There are several reasons why it’s on such a low valuation. Corporate governance remains an issue: family-controlled conglomerates (chaebol) dominate the economy and many have not always treated minority shareholders fairly. The stockmarket is still classed as emerging by MSCI – whose developed and emerging indices have a huge influence on how much gets invested where – due to trading restrictions. Many big firms operate in cyclical industries, and cyclical stocks trade at a discount to defensive stocks. And in the past, the presence of nuclear-armed North Korea just across the border stood out as another risk, but maybe in today’s world that’s a less idiosyncratic peril than it used to be.

However, governance is improving and promotion to developed status must eventually happen, so it seems plausible Korea will some day trade at a higher valuation. The Weiss Korea Opportunity Fund (Aim: WKOF) offers an unusual way to back that idea.

Buying at a discount

WKOF invests solely in Korean preference shares (prefs). These aren’t prefs in the standard UK sense of shares that pay a fixed dividend: in Korea, prefs are typically non-voting shares with a variable dividend that’s usually very slightly higher than the ordinary stock, but otherwise represent a standard equity interest. Prefs were typically issued around three decades ago when founding families wanted to raise more capital without giving up control. There are around 123 issues outstanding, says WKOF, ranging from Samsung Electronics to obscure firms that are best avoided.

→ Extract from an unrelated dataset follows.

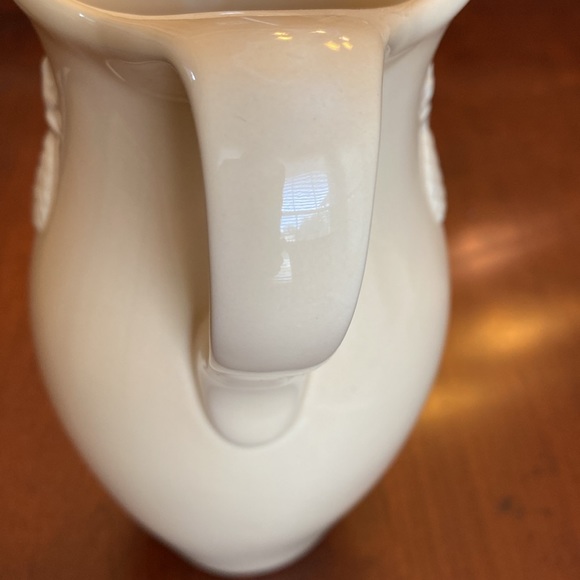 Ceramic Vase With Pineapple Embossed on each side. Never Used. - Picture 5 of 5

Buying into non-voting shares may seem riskier, but in Korea a founding family typically holds enough of the voting rights to have control, so an investor in prefs isn’t at an obvious disadvantage to minority investors in common shares. In the past, investors in prefs have been treated equally to those in common shares, says Mark Lewand, head of investor relations at Weiss. Hence Korean prefs shouldn’t necessarily trade at big discounts to common stock.

Despite that, many do, which creates two opportunities. First, Korean blue chips already trade cheaper than comparable global peers. Through prefs, investors can buy in at a double discount, says Jack Hsiao, WKOF’s manager. Second, discounts change in response to corporate restructuring and better governance. A decade ago, Samsung Electronics’ prefs used to trade at a 40%-50% discount, but that has narrowed to around 10%. WKOF has rotated out of Samsung into other blue-chip prefs with wider discounts, such as Hyundai Motor, where such catalysts have yet to play out.

Respectable returns

WKOF has returned 123% in net asset value (NAV) terms since its inception in 2013, against 50% for the MSCI Korea. Dividends are paid annually, with a trailing yield of 3.5% on Monday’s close of 181p. The expense ratio is 1.8%, of which 1.5% is the management fee. A discount control mechanism keeps the discount fairly tight (2.2% on Monday). However, this is a small fund (assets of £127m) and the bid/offer spread can widen in these market conditions (now around 5%).

WKOF is a specialised single-country fund and not for every portfolio. Still, it looks cheap. The discount of its prefs portfolio relative to equivalent common shares is now 52%, as wide as it’s been since 2013, putting it on less than five times earnings. If you expect Korea to rerate upwards eventually, it should be one to hold and a good time to start buying.